Leave out the pictures and retype everything else in the records below exactly.
============================================================
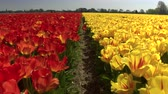 flowering : CLOSE UP: Big vast field of stunning colorful tulips blooming in local park. Small soil barier separating red tulip blossoms from yellow ones. Beautiful flowers at touristic spot Lisse, Netherlands Stock Footage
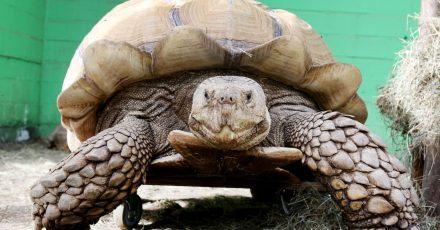 Das rund 100 Kilogramm schwere Schildkrötenmännchen Helmuth bewegt sich auf seinem Rollbrett durch das Gehege.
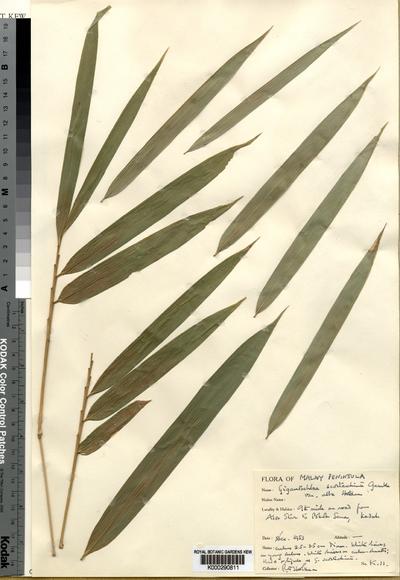 Gigantochloa albovestita (Holttum) K.M.Wong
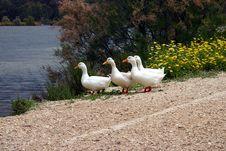 Free Ducks In A Row Stock Photos - 5820223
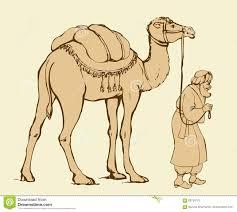 camel vector drawing illustration 51255111 megapixl
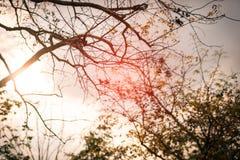 秋天树枝背景 减速火箭的颜色样式 图库摄影
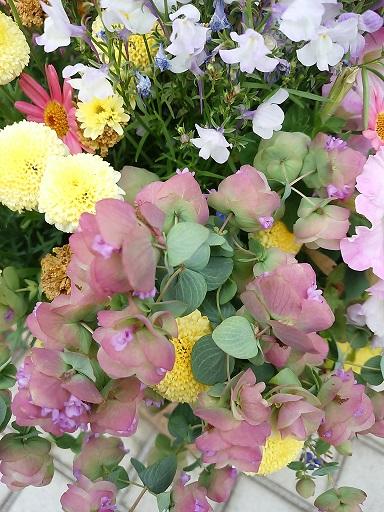 20160421_124704花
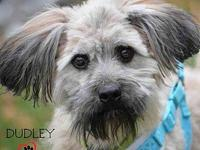 Dudley - adoption pending's story Dudley, 2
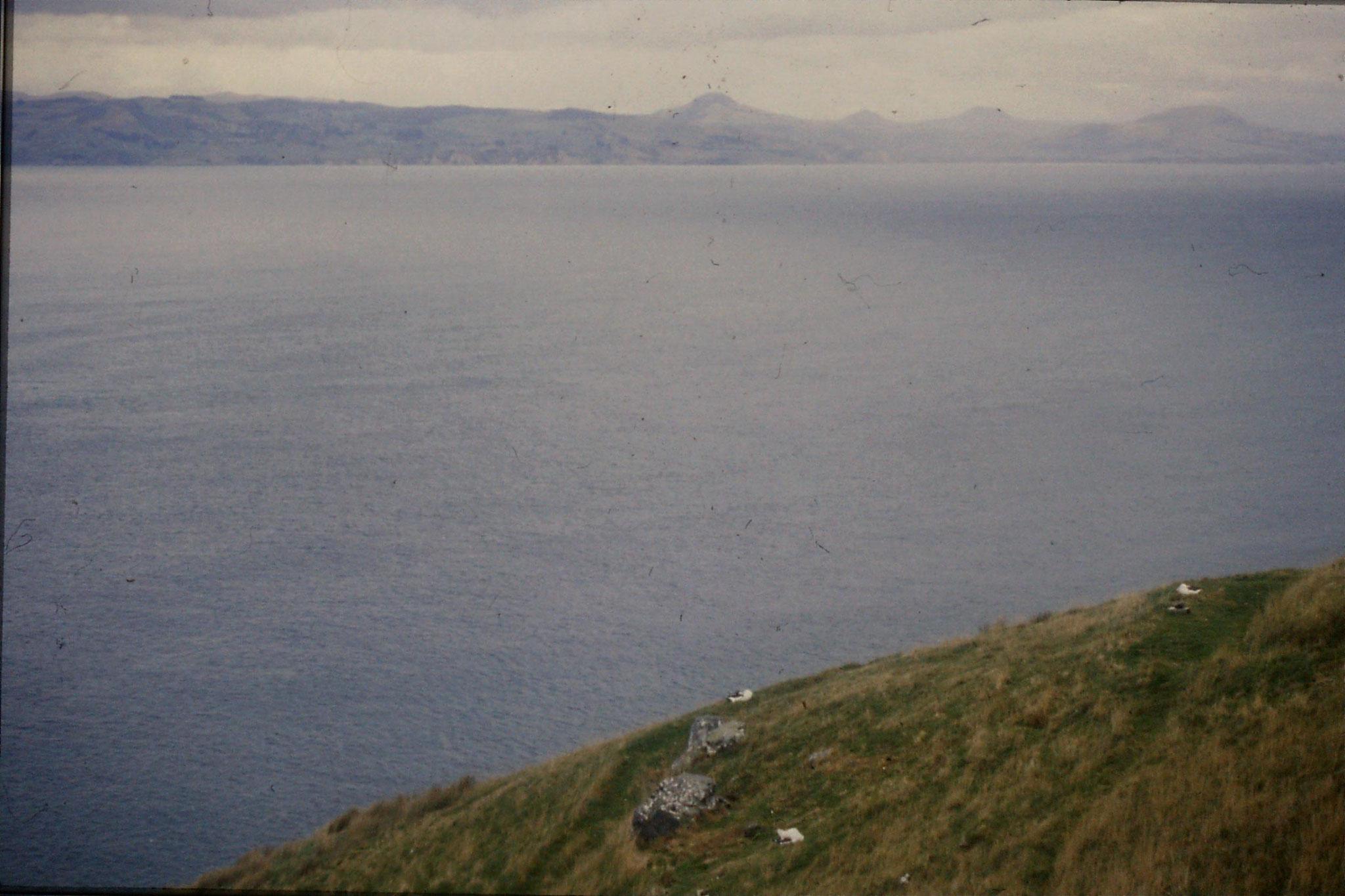 18/8/1990: 13: Dunedin, albatross colony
============================================================
- Answer below -
 flowering : CLOSE UP: Big vast field of stunning colorful tulips blooming in local park. Small soil barier separating red tulip blossoms from yellow ones. Beautiful flowers at touristic spot Lisse, Netherlands Stock Footage
 Das rund 100 Kilogramm schwere Schildkrötenmännchen Helmuth bewegt sich auf seinem Rollbrett durch das Gehege.
 Gigantochloa albovestita (Holttum) K.M.Wong
 Free Ducks In A Row Stock Photos - 5820223
 camel vector drawing illustration 51255111 megapixl
 秋天树枝背景 减速火箭的颜色样式 图库摄影
 20160421_124704花
 Dudley - adoption pending's story Dudley, 2
 18/8/1990: 13: Dunedin, albatross colony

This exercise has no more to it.